All terms Distillery glossary

Stripping Run

A stripping run is the first distillation in a batch (pot still) process, where alcohol is stripped out of the fermented wash to produce low wines. A second distillation, the spirit run, then concentrates and refines those low wines into the final spirit.

Illustration: Stripping Run

In double distillation the stripping run is fast and deliberately rough: its only job is to pull as much alcohol as possible out of the wash into a lower-proof collection of low wines, without worrying about cuts. The spirit run that follows is where the distiller makes the careful heads, hearts, and tails cuts. Capturing the volume and proof of both runs is how a distillery accounts for yield across the still.

What is the difference between a stripping run and a spirit run?

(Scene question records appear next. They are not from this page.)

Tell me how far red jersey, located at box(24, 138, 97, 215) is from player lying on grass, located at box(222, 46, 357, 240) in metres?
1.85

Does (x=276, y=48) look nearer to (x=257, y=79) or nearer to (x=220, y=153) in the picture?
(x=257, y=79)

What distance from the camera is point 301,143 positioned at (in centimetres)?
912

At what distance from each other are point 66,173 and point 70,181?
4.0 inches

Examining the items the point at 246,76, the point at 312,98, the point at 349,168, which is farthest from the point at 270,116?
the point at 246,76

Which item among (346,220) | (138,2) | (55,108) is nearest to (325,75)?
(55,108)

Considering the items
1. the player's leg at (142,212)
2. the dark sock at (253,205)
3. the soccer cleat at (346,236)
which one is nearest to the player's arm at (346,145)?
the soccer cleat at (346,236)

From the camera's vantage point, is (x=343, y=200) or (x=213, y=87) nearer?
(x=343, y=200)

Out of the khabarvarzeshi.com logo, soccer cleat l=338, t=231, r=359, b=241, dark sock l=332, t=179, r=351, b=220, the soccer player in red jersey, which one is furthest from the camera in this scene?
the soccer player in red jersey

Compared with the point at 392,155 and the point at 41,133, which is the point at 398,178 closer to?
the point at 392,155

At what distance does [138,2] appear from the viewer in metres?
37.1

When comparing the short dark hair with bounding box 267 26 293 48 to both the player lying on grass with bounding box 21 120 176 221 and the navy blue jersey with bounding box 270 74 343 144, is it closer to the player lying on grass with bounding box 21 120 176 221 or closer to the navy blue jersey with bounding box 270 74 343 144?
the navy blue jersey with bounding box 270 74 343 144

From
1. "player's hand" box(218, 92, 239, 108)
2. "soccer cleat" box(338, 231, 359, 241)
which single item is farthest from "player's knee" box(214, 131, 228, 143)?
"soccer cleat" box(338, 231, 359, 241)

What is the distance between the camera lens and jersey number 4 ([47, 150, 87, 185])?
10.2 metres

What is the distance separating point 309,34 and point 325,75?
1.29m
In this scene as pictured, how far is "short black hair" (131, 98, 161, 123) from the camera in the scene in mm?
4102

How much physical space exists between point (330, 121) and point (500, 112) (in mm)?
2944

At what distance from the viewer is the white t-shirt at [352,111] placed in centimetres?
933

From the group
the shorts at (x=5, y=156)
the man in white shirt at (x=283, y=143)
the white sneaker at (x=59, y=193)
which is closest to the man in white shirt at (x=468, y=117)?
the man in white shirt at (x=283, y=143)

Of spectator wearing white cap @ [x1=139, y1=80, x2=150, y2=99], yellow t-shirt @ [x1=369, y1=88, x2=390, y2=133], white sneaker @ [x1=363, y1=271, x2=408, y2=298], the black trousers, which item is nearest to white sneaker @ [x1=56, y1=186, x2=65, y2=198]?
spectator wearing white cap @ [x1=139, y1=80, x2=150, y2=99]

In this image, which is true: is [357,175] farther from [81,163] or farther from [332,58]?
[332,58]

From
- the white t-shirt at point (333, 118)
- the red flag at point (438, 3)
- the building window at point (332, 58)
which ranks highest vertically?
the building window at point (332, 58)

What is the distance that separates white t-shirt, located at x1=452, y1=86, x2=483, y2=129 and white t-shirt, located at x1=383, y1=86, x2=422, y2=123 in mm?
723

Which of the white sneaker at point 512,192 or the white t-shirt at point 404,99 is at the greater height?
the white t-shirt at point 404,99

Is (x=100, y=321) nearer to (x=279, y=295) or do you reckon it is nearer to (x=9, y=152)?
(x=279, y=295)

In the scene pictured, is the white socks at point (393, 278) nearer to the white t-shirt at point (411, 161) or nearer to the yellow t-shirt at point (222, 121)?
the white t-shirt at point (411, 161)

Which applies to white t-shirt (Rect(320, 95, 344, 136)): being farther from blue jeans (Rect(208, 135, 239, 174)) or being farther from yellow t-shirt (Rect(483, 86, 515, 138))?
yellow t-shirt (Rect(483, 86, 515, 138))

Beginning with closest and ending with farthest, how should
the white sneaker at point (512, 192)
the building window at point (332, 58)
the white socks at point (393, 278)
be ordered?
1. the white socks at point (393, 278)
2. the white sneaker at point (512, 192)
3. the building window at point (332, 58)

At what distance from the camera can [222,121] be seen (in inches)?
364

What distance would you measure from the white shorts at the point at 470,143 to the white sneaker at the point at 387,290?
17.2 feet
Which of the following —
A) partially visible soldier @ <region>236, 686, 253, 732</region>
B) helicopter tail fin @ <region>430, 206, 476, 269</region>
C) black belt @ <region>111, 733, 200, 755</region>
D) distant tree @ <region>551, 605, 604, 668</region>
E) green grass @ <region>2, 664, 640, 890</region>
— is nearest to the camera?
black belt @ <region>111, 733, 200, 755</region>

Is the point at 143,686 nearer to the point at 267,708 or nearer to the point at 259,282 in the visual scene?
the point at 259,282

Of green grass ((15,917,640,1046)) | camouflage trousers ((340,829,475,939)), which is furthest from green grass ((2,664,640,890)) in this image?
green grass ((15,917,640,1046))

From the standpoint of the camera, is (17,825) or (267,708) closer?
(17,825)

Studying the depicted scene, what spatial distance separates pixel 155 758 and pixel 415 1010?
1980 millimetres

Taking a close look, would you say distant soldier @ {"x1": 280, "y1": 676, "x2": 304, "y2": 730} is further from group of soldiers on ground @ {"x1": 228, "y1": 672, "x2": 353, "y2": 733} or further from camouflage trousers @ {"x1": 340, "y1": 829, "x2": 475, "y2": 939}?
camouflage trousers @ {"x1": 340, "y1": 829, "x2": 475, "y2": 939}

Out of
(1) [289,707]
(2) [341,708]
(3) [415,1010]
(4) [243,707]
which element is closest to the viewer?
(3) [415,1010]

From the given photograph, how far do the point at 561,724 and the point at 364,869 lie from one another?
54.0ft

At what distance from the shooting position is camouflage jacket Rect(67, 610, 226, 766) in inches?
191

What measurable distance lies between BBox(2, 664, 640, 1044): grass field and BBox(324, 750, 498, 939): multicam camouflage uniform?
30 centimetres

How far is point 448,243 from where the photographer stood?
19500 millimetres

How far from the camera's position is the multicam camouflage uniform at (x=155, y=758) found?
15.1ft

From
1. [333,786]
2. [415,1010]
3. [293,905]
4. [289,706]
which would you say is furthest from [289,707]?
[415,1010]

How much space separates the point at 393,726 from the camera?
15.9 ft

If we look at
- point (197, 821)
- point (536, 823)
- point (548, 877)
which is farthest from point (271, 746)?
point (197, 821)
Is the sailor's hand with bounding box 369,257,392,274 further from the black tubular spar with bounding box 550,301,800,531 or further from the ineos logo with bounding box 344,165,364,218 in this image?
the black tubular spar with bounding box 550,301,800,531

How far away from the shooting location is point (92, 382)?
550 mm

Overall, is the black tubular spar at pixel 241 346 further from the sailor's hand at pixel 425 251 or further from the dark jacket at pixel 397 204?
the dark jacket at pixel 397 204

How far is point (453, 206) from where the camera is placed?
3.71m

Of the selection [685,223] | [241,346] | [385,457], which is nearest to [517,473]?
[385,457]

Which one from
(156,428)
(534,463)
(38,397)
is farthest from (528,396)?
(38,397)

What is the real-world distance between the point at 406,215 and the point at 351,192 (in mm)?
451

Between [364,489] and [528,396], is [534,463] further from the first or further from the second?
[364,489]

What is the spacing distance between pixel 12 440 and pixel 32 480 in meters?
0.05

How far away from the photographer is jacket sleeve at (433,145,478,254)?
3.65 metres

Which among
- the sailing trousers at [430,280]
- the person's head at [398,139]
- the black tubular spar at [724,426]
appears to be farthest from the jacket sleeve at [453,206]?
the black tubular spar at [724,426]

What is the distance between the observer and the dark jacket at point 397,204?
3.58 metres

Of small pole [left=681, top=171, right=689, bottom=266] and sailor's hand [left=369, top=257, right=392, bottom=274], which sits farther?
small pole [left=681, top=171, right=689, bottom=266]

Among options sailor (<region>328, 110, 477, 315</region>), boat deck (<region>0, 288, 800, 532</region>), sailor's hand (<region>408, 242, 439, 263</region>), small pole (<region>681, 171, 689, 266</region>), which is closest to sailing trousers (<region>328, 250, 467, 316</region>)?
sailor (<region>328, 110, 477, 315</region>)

The stripping run is the first pass: it strips alcohol from the wash into low wines quickly and collects almost everything, since nothing here is bottled. The spirit run is the second pass, where the low wines (often combined with retained heads and feints) are redistilled and the distiller draws the fine heads, hearts, and tails cut that defines the final spirit.

Why distill twice?

A single pass off a pot still cannot both reach a clean proof and give the distiller room to make precise cuts. Splitting the work lets the stripping run maximize alcohol recovery and the spirit run focus on quality and proof, which is the traditional approach for single malt and many craft spirits.